[Rows taken from a spatial reasoning dataset]

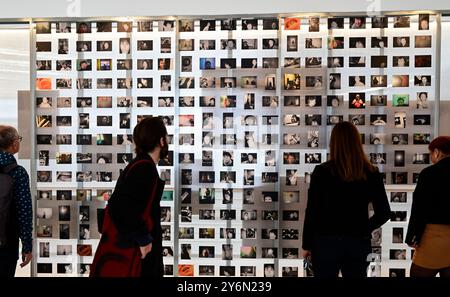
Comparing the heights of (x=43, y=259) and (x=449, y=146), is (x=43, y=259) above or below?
below

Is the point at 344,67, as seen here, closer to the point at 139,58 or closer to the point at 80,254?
the point at 139,58

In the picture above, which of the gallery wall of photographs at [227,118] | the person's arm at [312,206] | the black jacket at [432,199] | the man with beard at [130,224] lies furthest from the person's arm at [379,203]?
the gallery wall of photographs at [227,118]

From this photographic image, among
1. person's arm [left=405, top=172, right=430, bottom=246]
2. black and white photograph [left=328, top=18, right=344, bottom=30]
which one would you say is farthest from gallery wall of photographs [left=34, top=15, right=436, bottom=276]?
person's arm [left=405, top=172, right=430, bottom=246]

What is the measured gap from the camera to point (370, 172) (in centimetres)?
329

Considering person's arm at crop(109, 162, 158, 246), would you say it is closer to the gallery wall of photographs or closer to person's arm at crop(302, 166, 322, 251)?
person's arm at crop(302, 166, 322, 251)

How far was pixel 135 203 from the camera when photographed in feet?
9.17

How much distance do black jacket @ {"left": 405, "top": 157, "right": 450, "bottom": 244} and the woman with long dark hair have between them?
46cm

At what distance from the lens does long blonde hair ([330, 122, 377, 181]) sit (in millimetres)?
3227

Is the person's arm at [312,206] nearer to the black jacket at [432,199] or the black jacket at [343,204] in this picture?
the black jacket at [343,204]

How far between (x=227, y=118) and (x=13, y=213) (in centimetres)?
206

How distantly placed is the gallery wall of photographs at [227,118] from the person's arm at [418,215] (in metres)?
1.27
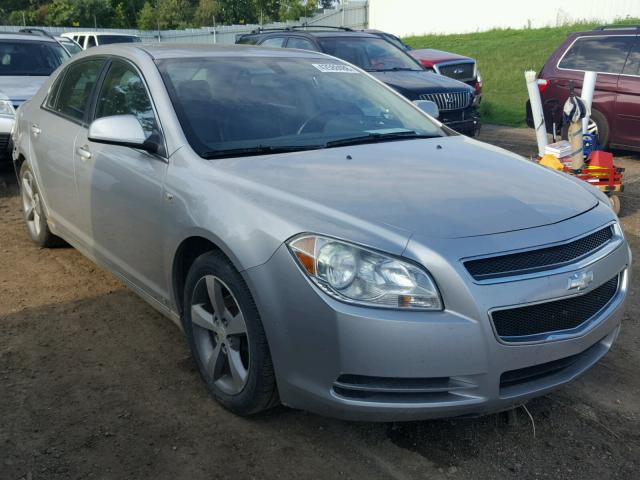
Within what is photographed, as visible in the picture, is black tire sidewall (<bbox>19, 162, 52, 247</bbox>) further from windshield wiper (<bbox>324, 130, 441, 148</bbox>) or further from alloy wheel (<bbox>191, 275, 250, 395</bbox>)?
windshield wiper (<bbox>324, 130, 441, 148</bbox>)

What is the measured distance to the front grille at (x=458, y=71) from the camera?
14141 mm

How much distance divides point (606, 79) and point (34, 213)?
7.70 meters

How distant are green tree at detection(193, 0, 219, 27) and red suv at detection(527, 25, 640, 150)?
48.4m

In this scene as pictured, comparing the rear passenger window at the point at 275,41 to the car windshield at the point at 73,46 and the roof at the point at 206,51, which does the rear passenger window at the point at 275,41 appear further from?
the roof at the point at 206,51

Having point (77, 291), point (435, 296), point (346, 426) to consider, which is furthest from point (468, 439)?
point (77, 291)

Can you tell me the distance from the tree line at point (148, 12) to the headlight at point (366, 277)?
45.0 meters

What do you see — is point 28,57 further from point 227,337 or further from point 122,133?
point 227,337

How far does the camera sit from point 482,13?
3462 cm

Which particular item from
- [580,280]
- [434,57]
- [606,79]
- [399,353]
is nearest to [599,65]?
[606,79]

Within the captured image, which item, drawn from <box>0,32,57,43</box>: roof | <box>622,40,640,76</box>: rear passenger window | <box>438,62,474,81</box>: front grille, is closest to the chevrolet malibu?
<box>622,40,640,76</box>: rear passenger window

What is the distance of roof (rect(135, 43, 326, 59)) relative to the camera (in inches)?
162

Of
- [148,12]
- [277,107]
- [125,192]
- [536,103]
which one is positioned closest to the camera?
[125,192]

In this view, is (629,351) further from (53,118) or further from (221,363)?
(53,118)

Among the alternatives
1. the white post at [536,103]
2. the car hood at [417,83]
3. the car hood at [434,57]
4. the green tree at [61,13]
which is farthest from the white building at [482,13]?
the white post at [536,103]
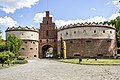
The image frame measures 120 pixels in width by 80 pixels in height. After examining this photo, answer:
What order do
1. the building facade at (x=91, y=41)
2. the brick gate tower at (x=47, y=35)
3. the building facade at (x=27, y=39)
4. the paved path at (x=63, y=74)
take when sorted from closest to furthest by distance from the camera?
the paved path at (x=63, y=74), the building facade at (x=91, y=41), the building facade at (x=27, y=39), the brick gate tower at (x=47, y=35)

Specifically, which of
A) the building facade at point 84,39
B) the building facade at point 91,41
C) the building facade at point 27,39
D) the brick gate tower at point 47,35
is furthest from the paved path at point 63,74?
the brick gate tower at point 47,35

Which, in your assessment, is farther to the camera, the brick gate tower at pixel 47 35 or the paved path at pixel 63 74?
the brick gate tower at pixel 47 35

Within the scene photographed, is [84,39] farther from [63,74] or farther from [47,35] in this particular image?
[63,74]

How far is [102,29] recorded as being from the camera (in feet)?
157

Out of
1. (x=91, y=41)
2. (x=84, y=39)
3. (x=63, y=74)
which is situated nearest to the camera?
(x=63, y=74)

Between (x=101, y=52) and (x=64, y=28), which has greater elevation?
(x=64, y=28)

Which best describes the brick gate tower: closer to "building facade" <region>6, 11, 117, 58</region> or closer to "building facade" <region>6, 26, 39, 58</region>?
"building facade" <region>6, 26, 39, 58</region>

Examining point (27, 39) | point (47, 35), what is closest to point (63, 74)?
point (27, 39)

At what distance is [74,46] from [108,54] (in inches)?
316

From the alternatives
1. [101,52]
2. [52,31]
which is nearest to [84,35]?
[101,52]

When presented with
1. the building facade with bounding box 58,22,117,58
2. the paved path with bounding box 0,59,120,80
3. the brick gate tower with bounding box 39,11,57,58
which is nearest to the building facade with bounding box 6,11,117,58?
the building facade with bounding box 58,22,117,58

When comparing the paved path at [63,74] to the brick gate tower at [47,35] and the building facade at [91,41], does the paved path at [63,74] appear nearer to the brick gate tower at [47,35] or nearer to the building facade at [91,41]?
the building facade at [91,41]

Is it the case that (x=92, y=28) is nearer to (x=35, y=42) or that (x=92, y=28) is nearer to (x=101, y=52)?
(x=101, y=52)

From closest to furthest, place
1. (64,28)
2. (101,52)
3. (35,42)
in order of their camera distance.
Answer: (101,52)
(64,28)
(35,42)
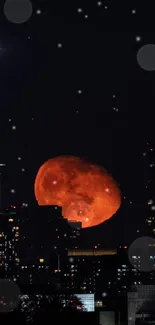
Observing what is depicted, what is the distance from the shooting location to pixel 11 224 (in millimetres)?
186625

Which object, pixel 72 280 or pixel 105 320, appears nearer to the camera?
pixel 105 320

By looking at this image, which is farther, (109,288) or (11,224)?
(11,224)

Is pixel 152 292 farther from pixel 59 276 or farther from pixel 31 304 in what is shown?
pixel 31 304

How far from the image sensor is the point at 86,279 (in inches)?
6772

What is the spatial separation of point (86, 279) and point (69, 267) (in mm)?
6415

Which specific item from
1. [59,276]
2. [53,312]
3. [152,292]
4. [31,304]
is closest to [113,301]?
[152,292]

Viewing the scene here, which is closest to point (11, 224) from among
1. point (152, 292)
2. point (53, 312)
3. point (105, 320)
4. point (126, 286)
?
point (126, 286)

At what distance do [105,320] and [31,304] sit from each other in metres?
48.7

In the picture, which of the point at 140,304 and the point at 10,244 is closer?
the point at 140,304

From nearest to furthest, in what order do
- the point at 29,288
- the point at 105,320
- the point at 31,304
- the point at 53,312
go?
the point at 53,312
the point at 31,304
the point at 29,288
the point at 105,320

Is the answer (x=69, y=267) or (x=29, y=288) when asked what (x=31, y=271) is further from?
(x=29, y=288)

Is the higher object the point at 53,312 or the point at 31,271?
the point at 53,312

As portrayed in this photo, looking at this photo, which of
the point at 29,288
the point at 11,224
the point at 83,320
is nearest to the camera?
the point at 83,320

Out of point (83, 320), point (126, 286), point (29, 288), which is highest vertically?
point (83, 320)
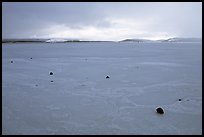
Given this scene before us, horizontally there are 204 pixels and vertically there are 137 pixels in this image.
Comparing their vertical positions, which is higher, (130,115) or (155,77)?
(155,77)

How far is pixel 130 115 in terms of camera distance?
5.14 m

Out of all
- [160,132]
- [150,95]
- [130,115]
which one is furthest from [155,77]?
[160,132]

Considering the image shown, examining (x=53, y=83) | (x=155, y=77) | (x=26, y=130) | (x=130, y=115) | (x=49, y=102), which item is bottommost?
(x=26, y=130)

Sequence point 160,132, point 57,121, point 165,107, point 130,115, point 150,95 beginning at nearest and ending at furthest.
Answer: point 160,132, point 57,121, point 130,115, point 165,107, point 150,95

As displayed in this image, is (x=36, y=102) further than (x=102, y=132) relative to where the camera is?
Yes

- [The request]: Copy out the portion of the items that opens with the line containing "In this view, is" and closes with the line containing "the paved path at (x=63, y=74), the", including both of those lines. Leave any pictures out of your copy.

- [Complete answer]:
In this view, is (629,351) further from (53,118) or further from (221,363)?
(53,118)

Among the alternatives
1. the white post at [536,103]
2. the car hood at [417,83]
3. the car hood at [434,57]
4. the green tree at [61,13]
which is farthest from the white building at [482,13]?
the white post at [536,103]
The image frame measures 120 pixels in width by 80 pixels in height. After examining this photo, answer:
What order do
1. the building facade at (x=91, y=41)
2. the brick gate tower at (x=47, y=35)
3. the building facade at (x=27, y=39)
4. the paved path at (x=63, y=74)
take when sorted from closest to furthest by distance from the camera?
the paved path at (x=63, y=74), the building facade at (x=91, y=41), the building facade at (x=27, y=39), the brick gate tower at (x=47, y=35)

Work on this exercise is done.